Supplied material >>
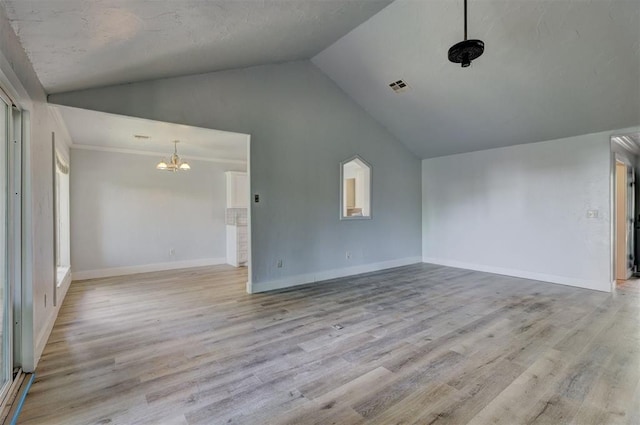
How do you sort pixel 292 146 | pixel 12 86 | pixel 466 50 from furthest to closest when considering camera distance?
pixel 292 146 → pixel 466 50 → pixel 12 86

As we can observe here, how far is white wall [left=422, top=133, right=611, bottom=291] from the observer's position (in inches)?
181

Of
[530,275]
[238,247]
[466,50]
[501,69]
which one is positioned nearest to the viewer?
[466,50]

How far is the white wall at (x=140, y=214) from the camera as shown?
5363mm

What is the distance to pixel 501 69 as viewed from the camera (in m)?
3.90

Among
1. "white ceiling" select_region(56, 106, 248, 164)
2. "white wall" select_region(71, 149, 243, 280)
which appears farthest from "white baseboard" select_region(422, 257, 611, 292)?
"white wall" select_region(71, 149, 243, 280)

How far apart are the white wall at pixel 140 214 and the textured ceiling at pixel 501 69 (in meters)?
3.86

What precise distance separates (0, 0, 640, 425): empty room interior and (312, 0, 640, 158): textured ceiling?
0.03 m

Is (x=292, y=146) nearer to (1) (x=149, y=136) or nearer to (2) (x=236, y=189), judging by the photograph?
(1) (x=149, y=136)

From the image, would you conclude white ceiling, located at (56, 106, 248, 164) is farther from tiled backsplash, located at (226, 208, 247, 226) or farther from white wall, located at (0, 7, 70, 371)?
tiled backsplash, located at (226, 208, 247, 226)

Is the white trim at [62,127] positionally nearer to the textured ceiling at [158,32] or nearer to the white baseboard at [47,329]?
the textured ceiling at [158,32]

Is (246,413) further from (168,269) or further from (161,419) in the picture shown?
(168,269)

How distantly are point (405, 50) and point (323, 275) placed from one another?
3705 millimetres

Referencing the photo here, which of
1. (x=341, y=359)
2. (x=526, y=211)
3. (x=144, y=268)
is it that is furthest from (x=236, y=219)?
(x=526, y=211)

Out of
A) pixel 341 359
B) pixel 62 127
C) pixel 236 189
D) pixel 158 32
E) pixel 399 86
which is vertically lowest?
pixel 341 359
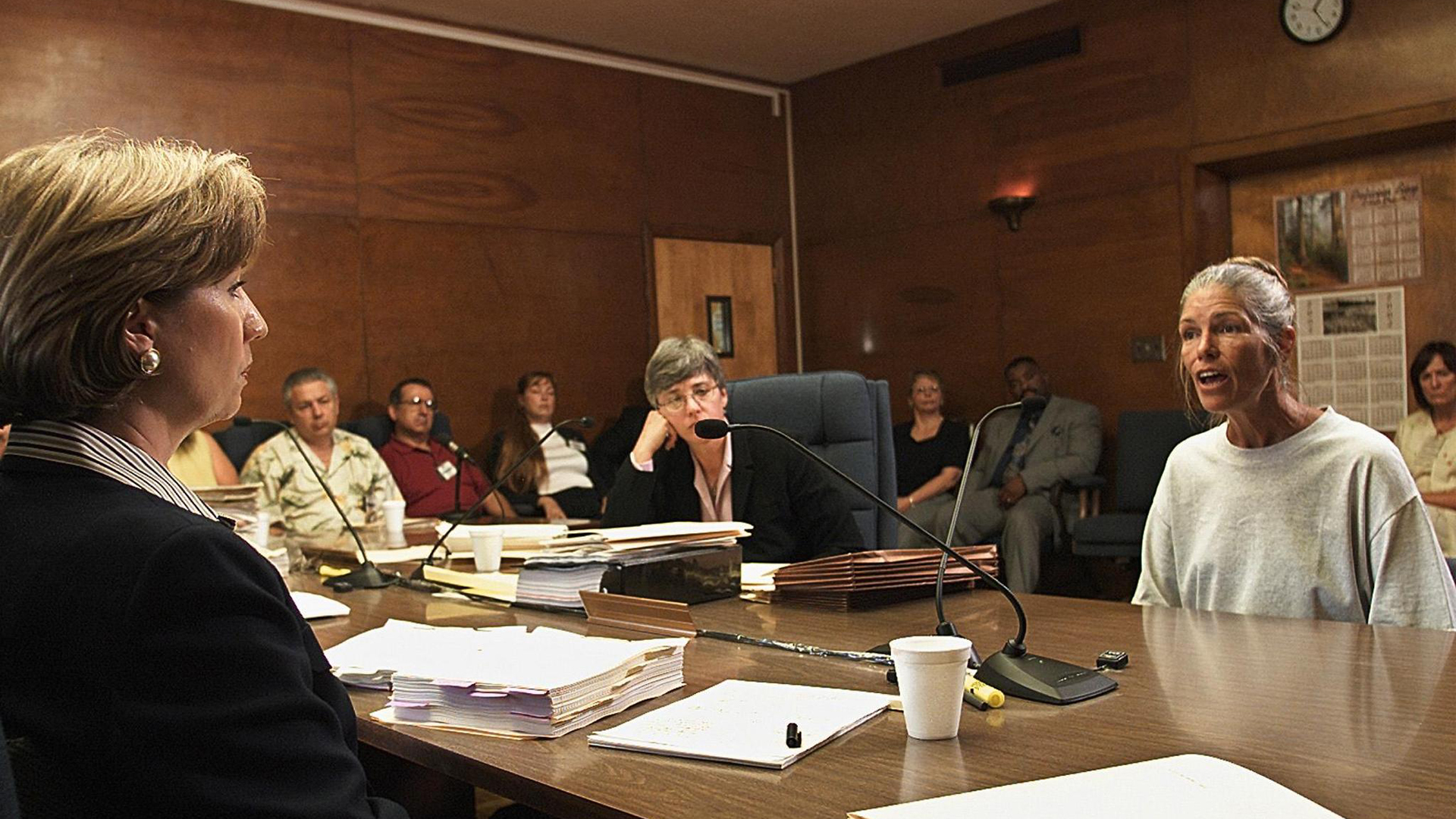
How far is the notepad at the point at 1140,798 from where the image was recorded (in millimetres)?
1002

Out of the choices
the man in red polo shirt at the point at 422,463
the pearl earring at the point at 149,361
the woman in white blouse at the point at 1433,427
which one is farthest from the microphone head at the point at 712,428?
the man in red polo shirt at the point at 422,463

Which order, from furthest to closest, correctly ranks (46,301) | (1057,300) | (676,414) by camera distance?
(1057,300) < (676,414) < (46,301)

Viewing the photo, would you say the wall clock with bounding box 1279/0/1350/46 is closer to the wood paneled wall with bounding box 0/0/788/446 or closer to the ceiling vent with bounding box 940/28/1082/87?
the ceiling vent with bounding box 940/28/1082/87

Written problem >>
Could you repeat all the entries above word for word, with the pictures left out?

Answer to this exercise >>
How do you sort pixel 292 146 | pixel 12 86 | pixel 466 50 from furthest to closest when considering camera distance?
pixel 292 146 → pixel 466 50 → pixel 12 86

As we can observe here, how far is white wall [left=422, top=133, right=611, bottom=291] from the observer's position (in inches)?
181

Of
[530,275]
[238,247]
[466,50]
[501,69]
which one is positioned nearest to the viewer?
[466,50]

How far is the white wall at (x=140, y=214) from the camera as shown?
5363mm

What is the distance to pixel 501 69 as viewed from the camera (in m)?
3.90

Among
1. "white ceiling" select_region(56, 106, 248, 164)
2. "white wall" select_region(71, 149, 243, 280)
which appears farthest from "white baseboard" select_region(422, 257, 611, 292)?
"white wall" select_region(71, 149, 243, 280)

How far apart are the white wall at pixel 140 214 and the textured ceiling at pixel 501 69 (in meters)?
3.86

What precise distance separates (0, 0, 640, 425): empty room interior and (312, 0, 640, 158): textured ceiling?
0.03 m

Is (x=292, y=146) nearer to (1) (x=149, y=136) or nearer to (2) (x=236, y=189), judging by the photograph?
(1) (x=149, y=136)

From the image, would you conclude white ceiling, located at (56, 106, 248, 164) is farther from tiled backsplash, located at (226, 208, 247, 226) or farther from white wall, located at (0, 7, 70, 371)?
tiled backsplash, located at (226, 208, 247, 226)

Is the white trim at [62,127] positionally nearer to the textured ceiling at [158,32] or nearer to the white baseboard at [47,329]?
the textured ceiling at [158,32]

Is (246,413) further from (168,269) or further from (161,419) in the picture shown?
(168,269)

How distantly are point (405, 50) and point (323, 275) placed from one another?
3705 millimetres

Referencing the photo here, which of
1. (x=341, y=359)
2. (x=526, y=211)
3. (x=144, y=268)
is it that is furthest from (x=236, y=219)?
(x=526, y=211)

Out of
A) pixel 341 359
B) pixel 62 127
C) pixel 236 189
D) pixel 158 32
E) pixel 399 86
which is vertically lowest?
pixel 341 359
How far is the notepad at the point at 1140,798 from where the image was recorded (in millimetres)?
1002

Out of the choices
the man in red polo shirt at the point at 422,463
the pearl earring at the point at 149,361
the woman in white blouse at the point at 1433,427
which one is farthest from the microphone head at the point at 712,428?
the man in red polo shirt at the point at 422,463

Which order, from furthest to closest, correctly ranks (46,301) | (1057,300) | (676,414) by camera distance?
(1057,300) < (676,414) < (46,301)

Viewing the photo, would you say the wall clock with bounding box 1279/0/1350/46 is closer to the wood paneled wall with bounding box 0/0/788/446 or closer to the ceiling vent with bounding box 940/28/1082/87?
the ceiling vent with bounding box 940/28/1082/87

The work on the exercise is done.